With pictures omitted, output the records below exactly as they appear.

━━ The input ━━

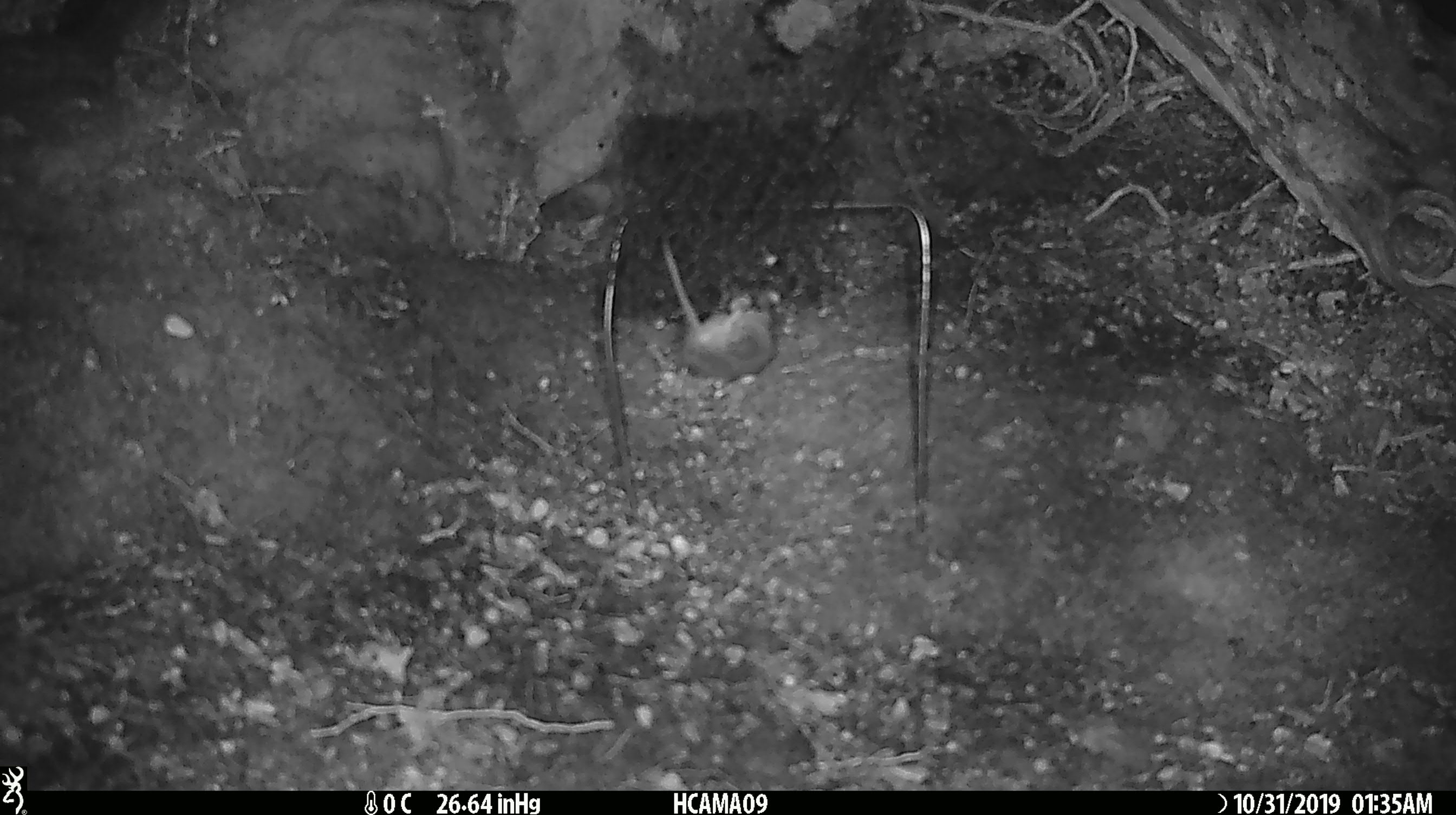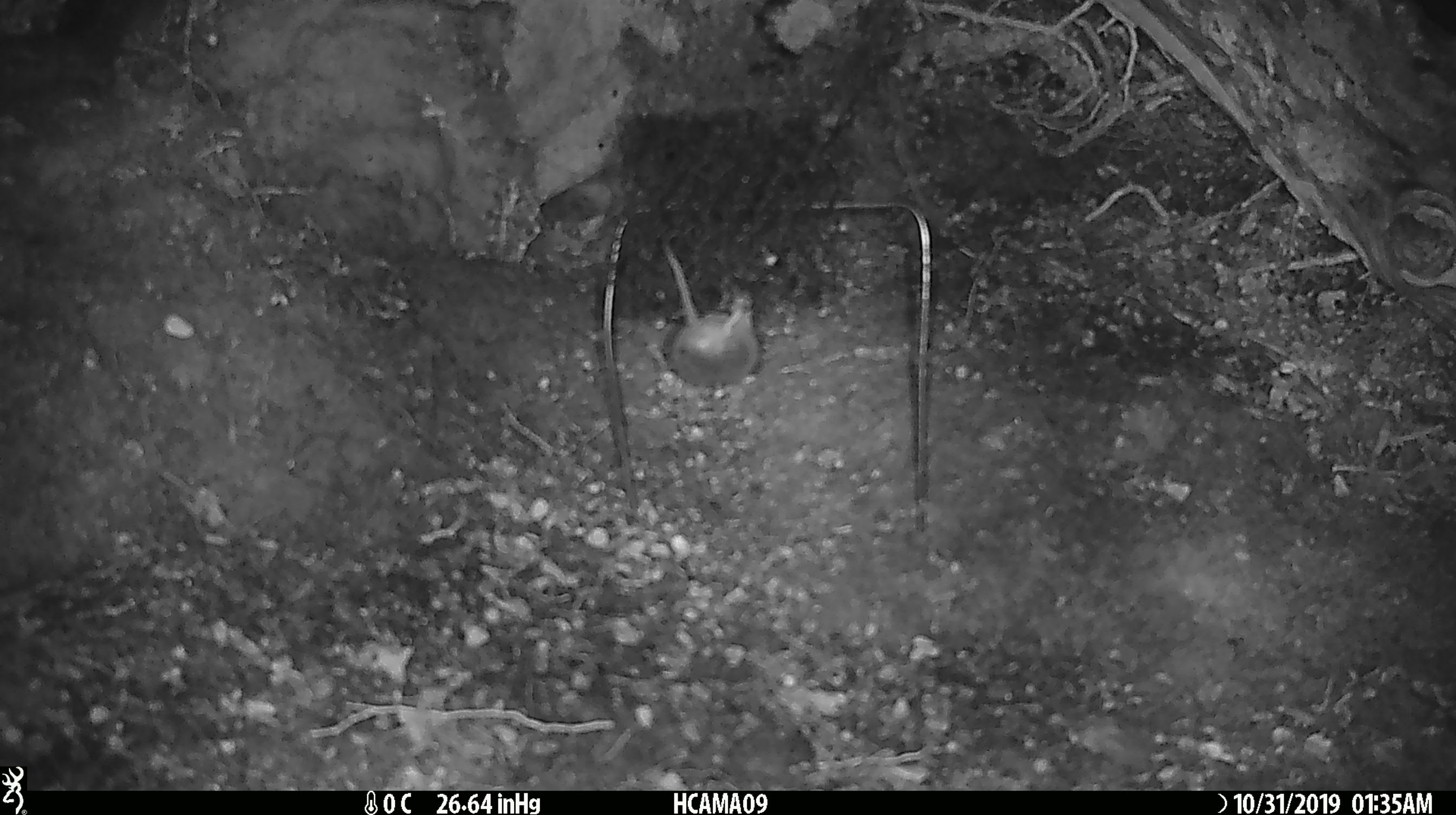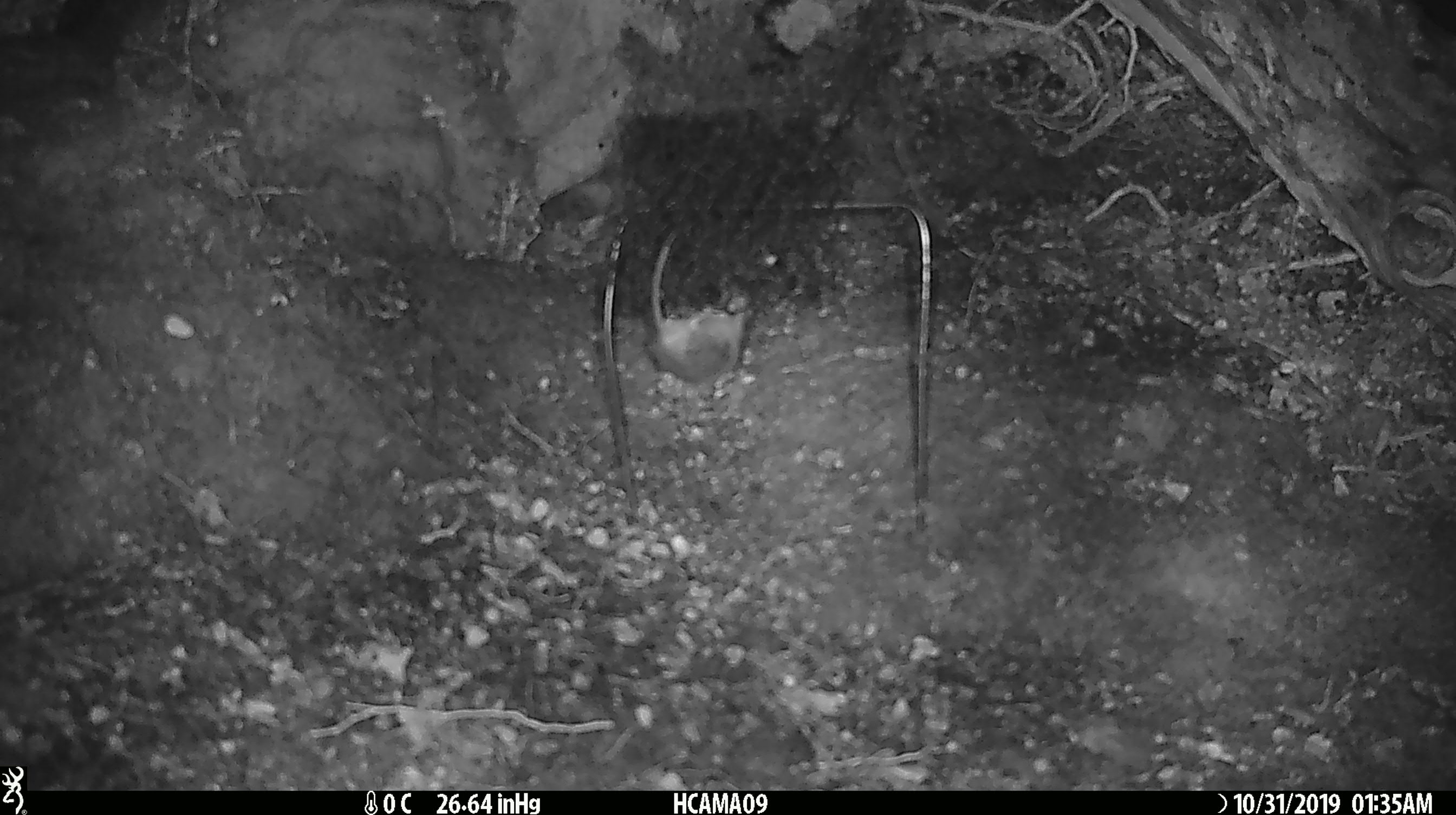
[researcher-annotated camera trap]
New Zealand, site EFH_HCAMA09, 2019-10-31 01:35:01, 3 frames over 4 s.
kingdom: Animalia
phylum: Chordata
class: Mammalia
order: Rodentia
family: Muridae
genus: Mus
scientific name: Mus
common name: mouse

━━━

→ Answer section:
[researcher-annotated camera trap]
New Zealand, site EFH_HCAMA09, 2019-10-31 01:35:01, 3 frames over 4 s.
kingdom: Animalia
phylum: Chordata
class: Mammalia
order: Rodentia
family: Muridae
genus: Mus
scientific name: Mus
common name: mouse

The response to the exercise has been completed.